Pirts (sauna ritual)
Pirts is an ancient healing system combining heat therapy, cold immersion, plant medicine, singing, breathwork, prayer, and sensory awareness. Unlike spa saunas, pirts is a guided ceremony led by a trained healer/shaman (pirts meistars) who uses steam, touch, aromatic herbs, and water to cleanse, regulate the nervous system, and restore emotional and physical balance. This practice survived because it was hidden “in plain sight” as part of everyday rural life.
Relationship with land and ancestors
Latvian cosmology understands nature as alive, intelligent, and relational: Mother Saule brings warmth and renewal; Māra, the Earth Mother, governs bodies, birth, and the material world; Pērkons protects the land and restores balance; Laima weaves fate and blessing; and Dievs watches over the order of the world, offering guidance, harmony, and moral grounding. Ancestors are not distant - they remain present and participatory, living in the land, water, stones, and forests. In this worldview, humans are in relationship with the more-than-human world, and well-being arises through reciprocity, gratitude, protection, and belonging.
Photo: Patriks Pauls Briķis/DELFI
A History of Survival
For centuries, Latvia endured occupation - German, Swedish, Polish, Russian, Soviet - becoming a free and sovereign nation for the first time in 1918. Despite repeated attempts to erase culture, language, and identity, Latvians used song, ritual, and folklore as a hidden form of resistance. During Soviet occupation from 1941, singing ancestral songs became an act of political defiance and spiritual survival. In 1991, Latvia regained independence, and today the Song and Dance Festival is a UNESCO-recognized cultural treasure, with a chorus and attendance of tens of thousands.
Because so much knowledge survived through oral tradition, Latvia, as well as its Baltic neighbors, is now one of the few places in Europe where intact pre-Christian, nature-based spiritual and healing systems are still practiced.
Why pirts and related healing traditions are unique
They
induce trance states by integrating heat + cold therapy + herbs + chanting + somatics
are rooted in animist and ecological intelligence
survived through non-written, embodied lineage
focus on relational healing (self, others, land, spirit)
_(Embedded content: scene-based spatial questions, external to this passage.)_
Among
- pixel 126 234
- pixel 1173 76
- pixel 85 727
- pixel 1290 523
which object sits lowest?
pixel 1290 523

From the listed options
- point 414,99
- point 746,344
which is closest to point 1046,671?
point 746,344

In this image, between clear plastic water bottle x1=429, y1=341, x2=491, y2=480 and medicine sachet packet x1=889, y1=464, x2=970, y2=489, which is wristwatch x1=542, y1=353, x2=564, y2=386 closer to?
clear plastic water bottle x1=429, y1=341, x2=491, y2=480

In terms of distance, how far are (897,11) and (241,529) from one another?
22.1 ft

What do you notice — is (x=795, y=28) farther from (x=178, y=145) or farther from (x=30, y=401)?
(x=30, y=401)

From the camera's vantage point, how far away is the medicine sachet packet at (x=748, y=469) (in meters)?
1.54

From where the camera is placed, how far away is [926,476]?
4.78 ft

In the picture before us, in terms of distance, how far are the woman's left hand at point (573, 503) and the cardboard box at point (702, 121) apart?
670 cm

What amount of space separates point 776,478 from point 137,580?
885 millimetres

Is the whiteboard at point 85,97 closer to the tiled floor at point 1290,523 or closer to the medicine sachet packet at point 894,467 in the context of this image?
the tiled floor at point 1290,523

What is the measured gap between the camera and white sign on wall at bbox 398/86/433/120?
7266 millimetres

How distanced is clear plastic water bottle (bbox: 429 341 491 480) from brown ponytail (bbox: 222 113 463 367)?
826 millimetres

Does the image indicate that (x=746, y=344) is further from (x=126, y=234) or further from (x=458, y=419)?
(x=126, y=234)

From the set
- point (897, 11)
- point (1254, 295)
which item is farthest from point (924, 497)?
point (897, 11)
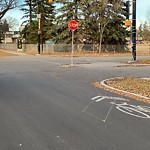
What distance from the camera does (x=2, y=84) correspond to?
42.0 ft

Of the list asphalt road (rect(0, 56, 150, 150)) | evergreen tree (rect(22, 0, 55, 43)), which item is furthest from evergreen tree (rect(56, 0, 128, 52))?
asphalt road (rect(0, 56, 150, 150))

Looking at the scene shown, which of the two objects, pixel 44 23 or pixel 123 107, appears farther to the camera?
pixel 44 23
are whole-person practices (physical, emotional, spiritual)
remain community-based
unlike many European Indigenous traditions that were erased or Christianized beyond recognition, Latvian practices endured because everyday people carried them forward quietly inside families, farms, and rituals.
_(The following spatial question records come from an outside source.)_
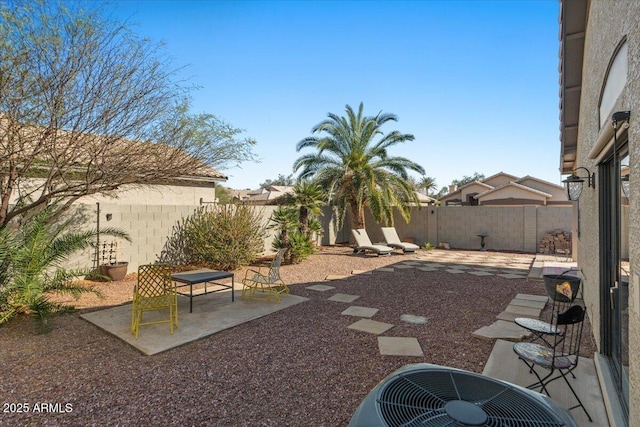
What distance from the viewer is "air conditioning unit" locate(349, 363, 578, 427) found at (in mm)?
1384

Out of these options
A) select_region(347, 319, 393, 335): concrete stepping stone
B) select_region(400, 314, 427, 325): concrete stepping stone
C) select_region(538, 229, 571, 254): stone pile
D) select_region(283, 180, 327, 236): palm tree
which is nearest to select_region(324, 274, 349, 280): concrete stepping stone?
select_region(283, 180, 327, 236): palm tree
Baltic Healing Documentary
When filmmaker Andrea Lötscher learned that women in Latvia had quietly preserved traditional European healing knowledge into the present day, she envisioned what would become the documentary Baltic Healing. In the summer of 2023, Andrea traveled through Latvia to meet four women healing practitioners working with pirts, the traditional Latvian sauna. The resulting documentary feature, Baltic Healing, premiered in the spring of 2024 and, in its first year, was screened more than a dozen times in cinemas and outdoor venues.
The film is directed, filmed and edited by Andrea Lötscher. Baiba Balka was the production coordinator and translator.